The Ministry of Commerce on June 13 urged the United States to immediately cease its wrong practices and rescind unilateral sanctions against Chinese companies.

China will take all necessary measures to safeguard the legitimate rights and interests of its enterprises, ministry spokesman Gao Feng said at a news conference.

The ministry will soon release details about an "unreliable entities" list — a blacklist of foreign parties that, for noncommercial reasons, harm the interests of Chinese companies, Gao said.

China and the U.S., the world's two largest economies, reached an impasse in negotiations over trade issues. China has repeatedly spoken against Washington's unilateral and protectionist moves, and vowed to take countermeasures.

The National Development and Reform Commission, the country's top economic planner, is preparing to set up a national technological security management list to mitigate risks to national security, earlier reports stated.

Gao said it is an international practice for countries to protect their own technologies through the legal system.

In the first five months, investment from the U.S. in China climbed 7.5 percent year-on-year, the Ministry of Commerce said. Overall, China's foreign direct investment increased 6.8 percent year-on-year to 369.06 billion yuan ($53.35 billion) during the period.

Trade volume between China and U.S. declined 9.6 percent to 1.42 trillion yuan between January and May.
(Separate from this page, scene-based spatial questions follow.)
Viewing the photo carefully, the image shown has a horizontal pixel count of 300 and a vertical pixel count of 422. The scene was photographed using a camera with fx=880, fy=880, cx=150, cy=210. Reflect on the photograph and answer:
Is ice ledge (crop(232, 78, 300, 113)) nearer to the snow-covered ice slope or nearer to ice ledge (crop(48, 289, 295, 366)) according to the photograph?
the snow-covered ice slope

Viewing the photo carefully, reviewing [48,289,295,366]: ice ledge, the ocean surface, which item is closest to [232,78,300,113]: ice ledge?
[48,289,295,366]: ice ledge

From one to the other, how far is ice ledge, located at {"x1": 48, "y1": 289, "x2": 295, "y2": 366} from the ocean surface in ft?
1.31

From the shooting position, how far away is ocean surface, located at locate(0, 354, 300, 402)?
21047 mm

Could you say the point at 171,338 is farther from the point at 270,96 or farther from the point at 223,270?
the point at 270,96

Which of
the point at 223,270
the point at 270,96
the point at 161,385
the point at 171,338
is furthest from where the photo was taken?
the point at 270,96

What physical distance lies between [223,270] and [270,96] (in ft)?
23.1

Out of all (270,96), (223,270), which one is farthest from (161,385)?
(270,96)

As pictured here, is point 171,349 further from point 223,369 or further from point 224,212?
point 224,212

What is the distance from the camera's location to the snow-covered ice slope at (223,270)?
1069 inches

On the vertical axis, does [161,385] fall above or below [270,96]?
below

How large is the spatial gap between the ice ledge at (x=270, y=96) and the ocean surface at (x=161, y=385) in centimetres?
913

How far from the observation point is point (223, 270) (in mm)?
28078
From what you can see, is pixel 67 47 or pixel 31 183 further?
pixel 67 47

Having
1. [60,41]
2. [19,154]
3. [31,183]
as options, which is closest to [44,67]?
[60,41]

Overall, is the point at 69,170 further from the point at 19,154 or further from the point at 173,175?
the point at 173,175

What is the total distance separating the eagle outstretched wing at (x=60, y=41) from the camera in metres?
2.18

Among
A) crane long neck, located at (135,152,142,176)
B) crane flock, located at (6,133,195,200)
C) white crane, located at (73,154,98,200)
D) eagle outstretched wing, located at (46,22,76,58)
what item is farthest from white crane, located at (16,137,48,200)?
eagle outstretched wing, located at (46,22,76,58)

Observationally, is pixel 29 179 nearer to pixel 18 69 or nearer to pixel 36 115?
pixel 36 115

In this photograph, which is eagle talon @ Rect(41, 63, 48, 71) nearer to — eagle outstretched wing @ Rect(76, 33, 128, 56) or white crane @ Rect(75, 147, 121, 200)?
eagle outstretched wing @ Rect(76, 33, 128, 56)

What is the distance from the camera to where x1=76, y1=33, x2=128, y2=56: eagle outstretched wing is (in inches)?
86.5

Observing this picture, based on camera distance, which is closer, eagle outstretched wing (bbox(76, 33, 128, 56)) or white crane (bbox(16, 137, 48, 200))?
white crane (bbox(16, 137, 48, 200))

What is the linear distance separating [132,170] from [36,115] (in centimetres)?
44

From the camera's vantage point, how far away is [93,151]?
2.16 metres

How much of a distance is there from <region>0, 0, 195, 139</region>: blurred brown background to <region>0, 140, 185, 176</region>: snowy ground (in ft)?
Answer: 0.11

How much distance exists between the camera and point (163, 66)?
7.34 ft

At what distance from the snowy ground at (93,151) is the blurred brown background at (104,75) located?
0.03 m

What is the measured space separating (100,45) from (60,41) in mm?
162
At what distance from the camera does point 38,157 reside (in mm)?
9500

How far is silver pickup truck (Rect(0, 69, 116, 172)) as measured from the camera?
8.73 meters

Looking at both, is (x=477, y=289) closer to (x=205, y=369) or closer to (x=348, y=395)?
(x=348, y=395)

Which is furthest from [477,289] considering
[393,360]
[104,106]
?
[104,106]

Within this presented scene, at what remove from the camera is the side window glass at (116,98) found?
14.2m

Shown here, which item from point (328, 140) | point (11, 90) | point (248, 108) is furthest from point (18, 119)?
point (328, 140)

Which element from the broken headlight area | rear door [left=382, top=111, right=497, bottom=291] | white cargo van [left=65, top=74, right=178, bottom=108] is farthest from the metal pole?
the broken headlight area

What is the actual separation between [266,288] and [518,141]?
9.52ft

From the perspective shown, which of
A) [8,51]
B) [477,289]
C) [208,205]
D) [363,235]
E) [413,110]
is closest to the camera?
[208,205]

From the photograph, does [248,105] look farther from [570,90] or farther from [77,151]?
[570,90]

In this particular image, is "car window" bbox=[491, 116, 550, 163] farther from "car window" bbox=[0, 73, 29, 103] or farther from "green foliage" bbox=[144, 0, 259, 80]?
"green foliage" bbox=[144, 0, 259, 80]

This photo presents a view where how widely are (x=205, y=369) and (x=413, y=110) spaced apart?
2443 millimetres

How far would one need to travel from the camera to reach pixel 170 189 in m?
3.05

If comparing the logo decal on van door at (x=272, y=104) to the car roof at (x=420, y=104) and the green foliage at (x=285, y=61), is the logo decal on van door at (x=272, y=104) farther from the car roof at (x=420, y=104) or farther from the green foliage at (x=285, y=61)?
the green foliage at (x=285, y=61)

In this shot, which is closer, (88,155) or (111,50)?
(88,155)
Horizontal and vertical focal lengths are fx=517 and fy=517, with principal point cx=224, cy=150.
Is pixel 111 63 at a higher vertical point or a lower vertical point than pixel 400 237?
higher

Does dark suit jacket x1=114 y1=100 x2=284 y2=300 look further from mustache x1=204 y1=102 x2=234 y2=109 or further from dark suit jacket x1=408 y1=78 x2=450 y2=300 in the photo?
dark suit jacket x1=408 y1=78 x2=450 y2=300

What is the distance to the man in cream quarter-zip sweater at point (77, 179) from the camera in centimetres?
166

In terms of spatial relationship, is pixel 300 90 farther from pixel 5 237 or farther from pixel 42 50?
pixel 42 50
Gao said that five consecutive months of shrinking trade showed that the competitive advantage of U.S. products has declined and companies' normal business has been disrupted.

Zhang Ming, China's ambassador to the European Union, said the U.S. Government has been wielding the stick of tariffs in many markets, including the EU.

China and the EU should work together to foster a more stable and predictable business environment, Zhang said at a luncheon on June 11 hosted by EU-China Business Association.

Bai Chongen, dean of Tsinghua University's School of Economics and Management, said: "The Chinese economy has a huge potential, and as long as we keep reforming, we will not be defeated. In the meantime, we need to keep the door open to protect multilateralism."

Bai suggested that the market in Europe — notably the United Kingdom, France and Germany — was worthy of pursuing.

"The core conflict is that between unilateralism and multilateralism," he said. "China could turn such a situation into a good one if it handles the conflict right, as China can make friends with more countries around the world. This sentiment is shared between those countries and China."

Ju Jiandong, an economics professor at Tsinghua University, pointed out that the U.S. needed to carefully evaluate the potential damage a trade war can cause.

"The breakdown of the global value chain would cause a stock market crash," he said. "The bankruptcy of Lehman Brothers almost crushed Wall Street, and now we are talking about dozens of companies involved in the global industrial value chain."